Note: "permalinks" may not be as permanent as we would like,
direct links of old sources may well be a few messages off.
Hi!
I'm trying to set up a drbd+heartbeat NFS-server. Most things work fine,
but if I write to the NFS storage during failover, I get a Stale NFS
file handle error:
root:~> cp /tmp/large_file /mnt
cp: writing `/mnt/large_file': Stale NFS file handle
cp: closing `/mnt/large_file': Stale NFS file handle
I can get rid of this error, if I insert a small amount of time before
taking over the IP:
[/etc/ha.d/haresources]
node1 datadisk::drbd0 nfs-kernel-server nfs-common \
wait_n_seconds::5 IPaddr::160.45.32.173
(wait_n_seconds::5 just sleeps for 5 seconds). Putting the ip in front
as suggested in http://www.slackworks.com/~dkrovich/DRBD/heartbeat.html
doesn't work at all.
drbd/documentation/NFS-Server-README.txt suggests to remove any
"exportfs -au" from nfs init-scripts. But that has the effect of
heartbeat no longer being able to unmount the drbd device on failover,
followed by a reboot of the primary node followed by a re-sync.

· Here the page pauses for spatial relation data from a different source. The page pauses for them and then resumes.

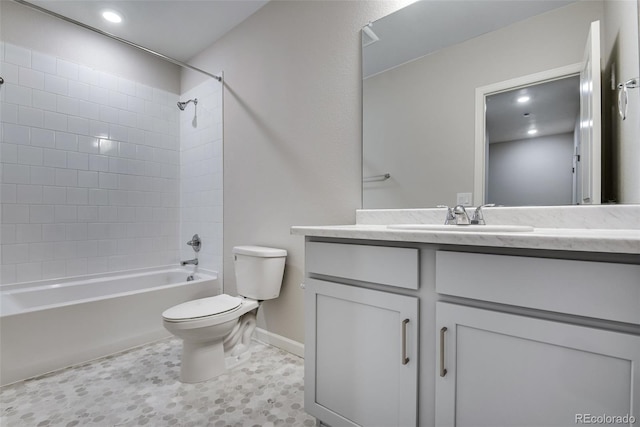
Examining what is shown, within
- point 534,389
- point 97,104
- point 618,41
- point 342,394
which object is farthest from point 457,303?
point 97,104

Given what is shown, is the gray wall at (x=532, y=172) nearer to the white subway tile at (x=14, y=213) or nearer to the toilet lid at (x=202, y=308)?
the toilet lid at (x=202, y=308)

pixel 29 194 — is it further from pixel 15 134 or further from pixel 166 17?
pixel 166 17

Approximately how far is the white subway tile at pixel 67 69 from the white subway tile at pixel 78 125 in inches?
12.7

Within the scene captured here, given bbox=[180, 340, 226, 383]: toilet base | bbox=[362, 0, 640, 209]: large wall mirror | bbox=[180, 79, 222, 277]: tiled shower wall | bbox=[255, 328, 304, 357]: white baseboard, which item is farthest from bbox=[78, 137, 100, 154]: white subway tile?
bbox=[362, 0, 640, 209]: large wall mirror

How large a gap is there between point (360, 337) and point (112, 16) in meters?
2.89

node1 datadisk: ===> datadisk drbd0 stop <===
node1 datadisk: 'drbd0' /dev/nbd/0 is mounted on /drbd/0, trying to unmount
node1 datadisk: 'drbd0' trying to kill users of /dev/nbd/0
node1 datadisk: fuser -k -m /dev/nbd/0
node1 datadisk: umount -v /dev/nbd/0
node1 heartbeat: CRIT: Resource STOP failure. Reboot required!
node1 heartbeat: CRIT: Killing heartbeat ungracefully!
This behaviour can be reproduced by:
root:~> mount /dev/hda3 /mountpoint
root:~> exportfs -vi node1:/mountpoint
exporting node1.physik.fu-berlin.de:/mountpoint
exporting node1.physik.fu-berlin.de:/mountpoint to kernel
root:~> umount /mountpoint
umount: /mountpoint: device is busy
umount: /mountpoint: device is busy
root:~> fuser -k -m /mountpoint
root:~> [NO OUTPUT]
After issuing an "exportfs -au" the filesystem can be unmounted:
root:~> exportfs -au
root:~> umount /mountpoint
root:~> [WORKS]
Thus I can not understand, how the advice given in
NFS-Server-README.txt could have worked.
/var/lib/nfs is on the shared device and as I said, everything works
fine (no data corruption whatsoever), iff I insert the small delay.
So this is not a big problem, but I would like to understand, why
noone else seems to have this problem.
Using:
drbd-0.6.12
heartbeat-1.2.2
kernel 2.4.26
debian woody
Any help is greatly appreciated,
Jens.